Paroles Plurielles

Voyages dans les mots...chaque jeudi une consigne d'écriture pour les amoureux des mots. En voiture...!

30 septembre 2007

Ce que les chiffres ne disent pas (Régine)

Je lui ai dit de se taire, en riant. Il m’avait semblé entendre quelque chose, comme un bruit de verre dans la cuisine. Elle s’est rapprochée de moi, elle se moquait : nous étions seuls, ses parents étaient partis pour deux jours, l’appartement était à nous ! Je ne me débarrasserais pas d’elle si facilement. Nous deux, ce serait pour la vie! Une maison, des enfants.. Elle me chatouillait, elle jouait, elle se blottissait tout contre moi, je la désirais.. 

Je lui ai dit de se taire. Il pouvait hurler, personne ne l’entendrait. Il pouvait supplier, se mettre à genoux, s’humilier, je n’aurais pas pitié. J’allais enfin lui faire payer ce que j’avais enduré pendant tant d’années, à cause de lui. J’allais .. je lui hurlais de se taire, mais lui ne disait rien. Ses yeux apeurés fixaient le mur, derrière moi. Je n’ai pas compris. On aurait peut-être pu…Mais je hurlais, je voulais faire taire ce qui restait d’ humain en moi, pour pouvoir le tuer.

Je lui ai dit de se taire. Impérieusement. Brusquement. Elle a interrompu la comptine qu’elle chantait  pour sa poupée,  elle s’est tournée vers moi.  Cette impression de vaciller que j’avais ressentie, un instant, ce cliquetis dans ma tête,  c’était sans doute la fatigue... J’ai voulu lui sourire. Mais tout a tremblé, les bouteilles, les bibelots, les souvenirs rapportés de vacances, tout est tombé dans un  vacarme de verre brisé... J’ai vu ma terreur dans ses yeux.

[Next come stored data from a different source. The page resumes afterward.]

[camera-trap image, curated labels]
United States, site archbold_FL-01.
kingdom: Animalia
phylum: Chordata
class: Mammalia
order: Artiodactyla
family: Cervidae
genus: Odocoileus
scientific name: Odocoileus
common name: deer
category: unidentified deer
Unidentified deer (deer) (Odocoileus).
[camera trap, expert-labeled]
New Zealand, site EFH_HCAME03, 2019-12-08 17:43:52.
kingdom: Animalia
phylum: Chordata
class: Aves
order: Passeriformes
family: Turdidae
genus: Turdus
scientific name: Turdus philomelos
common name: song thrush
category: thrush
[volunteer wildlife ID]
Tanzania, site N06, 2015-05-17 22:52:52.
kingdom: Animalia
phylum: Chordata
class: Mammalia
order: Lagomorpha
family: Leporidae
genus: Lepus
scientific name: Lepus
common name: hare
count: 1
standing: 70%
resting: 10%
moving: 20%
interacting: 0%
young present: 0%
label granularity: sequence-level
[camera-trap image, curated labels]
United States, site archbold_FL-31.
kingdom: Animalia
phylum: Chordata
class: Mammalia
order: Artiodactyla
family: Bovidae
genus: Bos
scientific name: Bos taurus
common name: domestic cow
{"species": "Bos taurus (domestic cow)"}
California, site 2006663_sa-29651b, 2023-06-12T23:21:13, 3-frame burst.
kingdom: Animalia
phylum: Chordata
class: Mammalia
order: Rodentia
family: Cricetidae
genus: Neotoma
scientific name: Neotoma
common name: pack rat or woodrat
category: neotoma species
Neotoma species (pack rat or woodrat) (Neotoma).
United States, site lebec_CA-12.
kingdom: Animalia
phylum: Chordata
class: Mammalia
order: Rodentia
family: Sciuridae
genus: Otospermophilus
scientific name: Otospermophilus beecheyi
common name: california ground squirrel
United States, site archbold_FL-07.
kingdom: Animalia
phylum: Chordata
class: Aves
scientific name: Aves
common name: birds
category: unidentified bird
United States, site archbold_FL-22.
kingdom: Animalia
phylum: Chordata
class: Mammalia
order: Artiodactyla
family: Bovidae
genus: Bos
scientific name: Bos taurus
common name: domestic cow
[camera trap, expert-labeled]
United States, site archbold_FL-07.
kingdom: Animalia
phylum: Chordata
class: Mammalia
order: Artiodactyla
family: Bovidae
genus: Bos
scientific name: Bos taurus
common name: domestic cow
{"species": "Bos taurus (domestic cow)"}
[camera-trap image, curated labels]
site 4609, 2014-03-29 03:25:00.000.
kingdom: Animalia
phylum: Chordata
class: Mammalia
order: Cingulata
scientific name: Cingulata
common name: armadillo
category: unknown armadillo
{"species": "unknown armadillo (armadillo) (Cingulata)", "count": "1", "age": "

Je n’ai pas su la prendre dans mes bras. Je n’ai pas su lui éviter de connaître la peur. Elle serrait très fort sa poupée, elle m’implorait. Je n’ai pas su .

Combien de victimes le séisme a-t-il fait ? Au moins cinq mille, selon les premiers bilans.. sans doute plus... cinq mille... cinq mille deux cents... cinq mille deux cent six... plus ? moins ? Deux enfants qui jouaient à «pour toujours» ; un homme qui n’arrivait pas à en tuer un autre ; une petite fille qui s’agrippait à sa poupée, une maman qui n’a pas su, un...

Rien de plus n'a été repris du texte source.